Ok, no. You got me. It is a complete rehash. But I'm gonna go ahead and ignore those old fuddy-duddy, outdated standards of the written word that prize originality and take a more - shall we say - cinematic approach. Which, going by box office standards, should see this column rocket right to the top of the Herald's 'Most Read' chart by around lunchtime.

That's right, we're talking movie remakes and how nostalgia is ruining both movies and childhoods everywhere. The former because these days something can't be new without having been old first, and the latter because this is short changing kids out of fun and exciting new things.


Case in point was the first trailer for The Lion King remake, which roared onto YouTube roughly a week ago. Mistakenly, and repeatedly, referred to as 'live-action' this computer-generated animated remake looks eye-poppingly real but also a complete and utter waste of time.

Harsh? Nah. This thing is shot-for-shot exactly the same as the trailer for the 1994 original. To me, that's a pointless exercise.

Where's the originality? The creativity? The artistry. The sense of wonderment and discovery? It's not on the screen, that's for damn sure. That the king of the lions now looks photo-realistic instead of charmingly animated is not worth the trade-off in my book.

It also feels a waste of director Jon Favreau's talents. Dude wrote the 90s indie classic Swingers, and kick-started the Marvel cinematic universe directing the highly entertaining Iron-Man. Imagination and vision, he got. So why copy something that's already been done? This isn't homage, it's a photocopy. Any schmoe could do that. I hope the movie is more than this.

Maybe it's a Disney thing. They've gone plum remake crazy. Alongside The Lion King they'll also drop their remake of Dumbo and their remake of Aladdin next year, while in 2020 they'll release their remake of Mulan.

But that's not all ... other remakes in the works at the House of Mouse include Pinocchio, Lady and the Tramp, The Sword in the Stone, Peter Pan, Snow White and the Seven Dwarfs, The Little Mermaid and Lilo & Stitch.

Once all those are remade Disney will have pretty much exhausted their back catalogue - having already remade Cinderella, Beauty and the Beast, Alice in Wonderland, The Jungle Book, 101 Dalmatians and Pete's Dragon over the past few years - and be ready to start remaking the remakes for a new audience of children and an old audience of parents who loved the original remakes when they were kids ...

To be fair, Disney aren't just making remakes.

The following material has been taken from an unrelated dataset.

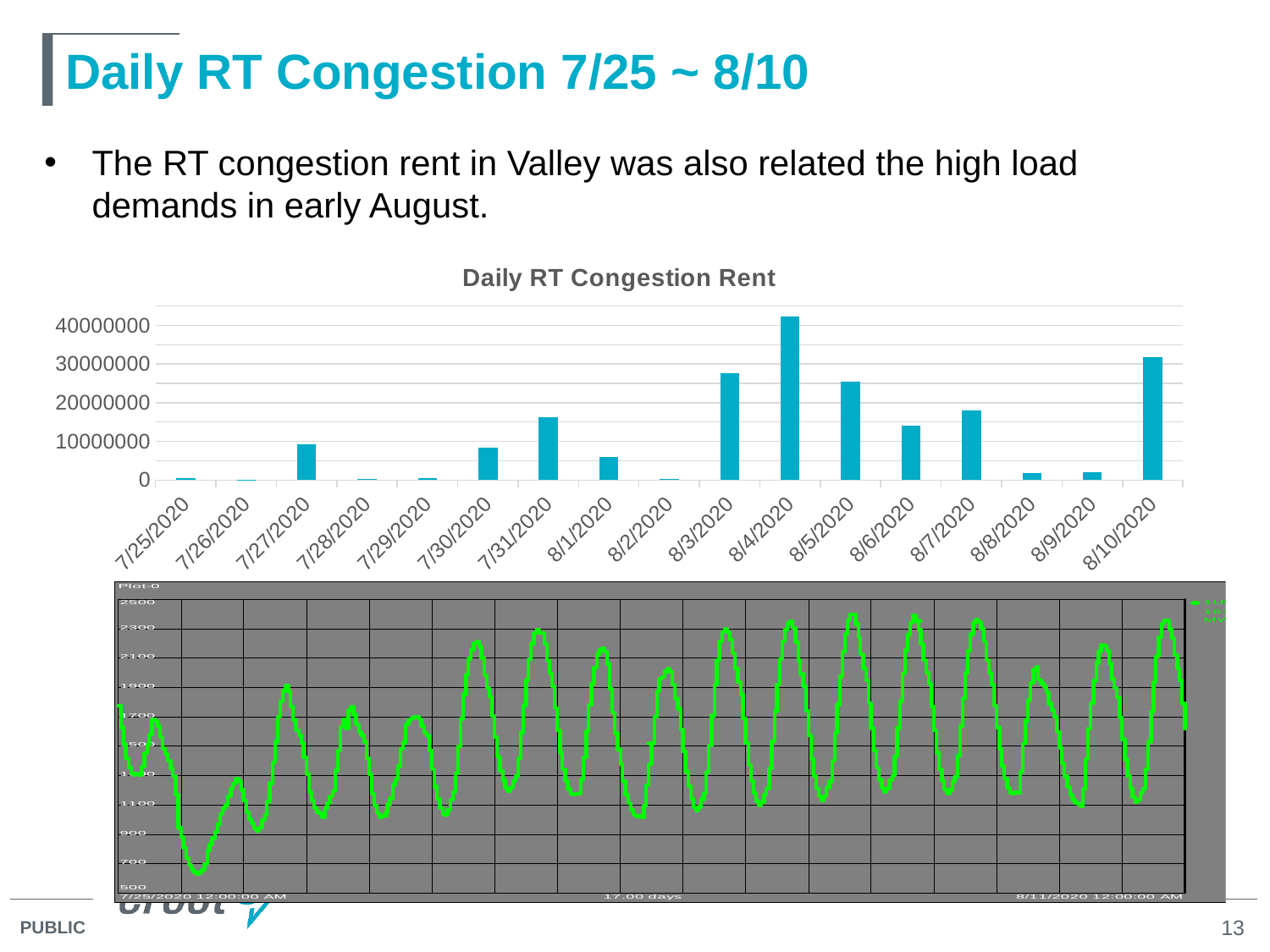
In the 'Daily RT Congestion Rent' chart, is the value for 8/3/2020 greater or less than 30000000? less In the 'Daily RT Congestion Rent' chart, which is larger, the value for 8/4/2020 or the value for 8/10/2020? 8/4/2020 In the 'Daily RT Congestion Rent' chart, is the value for 8/10/2020 greater or less than 20000000? greater In the 'Daily RT Congestion Rent' chart, how many dates are shown on the x axis? 17 In the 'Daily RT Congestion Rent' chart, which date has the highest congestion rent? 8/4/2020 In the 'Daily RT Congestion Rent' chart, is the value for 8/1/2020 greater or less than 10000000? less In the 'Daily RT Congestion Rent' chart, which is larger, the value for 8/3/2020 or the value for 8/6/2020? 8/3/2020 In the 'Plot-0' chart at the bottom of the slide, do the daily peaks of the green line generally rise or fall from late July into early August? Rise In the 'Daily RT Congestion Rent' chart, what is the highest value labelled on the y axis? 40000000 What type of chart is the 'Daily RT Congestion Rent' chart at the top of the slide? Bar chart What type of chart is the green 'Plot-0' chart at the bottom of the slide? Line chart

They're also squeezing out sequels and prequels at a fibre-filled pace. Some are straight up follow-on's like (groan) Toy Story 4 and Maleficent II, while others let a smidge of originality sneak in, like the recent Christopher Robin and the upcoming Mary Poppins Returns.

Unfortunately with those last two Disney decided to bury the magic and wonderment deep down under a mountain of bleak, boring adult concerns. Dear old Christopher Robin has life dump on for a solid 40 minutes before Pooh shows up to remind him how to have fun and to spend time with his family, while Mary Poppins can't afford a spoonful of sugar because the sequel takes place during the great depression. You know ... for kids!

Has Disney lost the plot? Spit-polished remakes of oldies or film flashbacks that focus on such fun, kid-friendly topics as economic downturns and the responsibilities of adulthood. Really, guys?

The time has come to take off our nostalgia goggles. Make something new gawddamnit. And not just tinkering-around-the-edges-new like Pooh and Poppins. And no, adaptations like A Wrinkle in Time and The Nutcracker and the Four Realms don't count, Disney. Make something properly new. Something we haven't seen before. Or, better yet, even thought of before. Something to get excited about.

It pains me to think of the talent cost being sunk into these projects and what they could be creating given the exact same resource. We're losing worlds and stories and relevance. Has there been a duller time to be entertained?

But don't take if from me. While he was alive Walt Disney himself famously refused to let his namesake studio pump out any sequels, despite economic and fan pressure to do so.

"I didn't want to waste the time I have doing a sequel," he said. "I'd rather be using that time doing something new and different."

It appears his team didn't get the memo.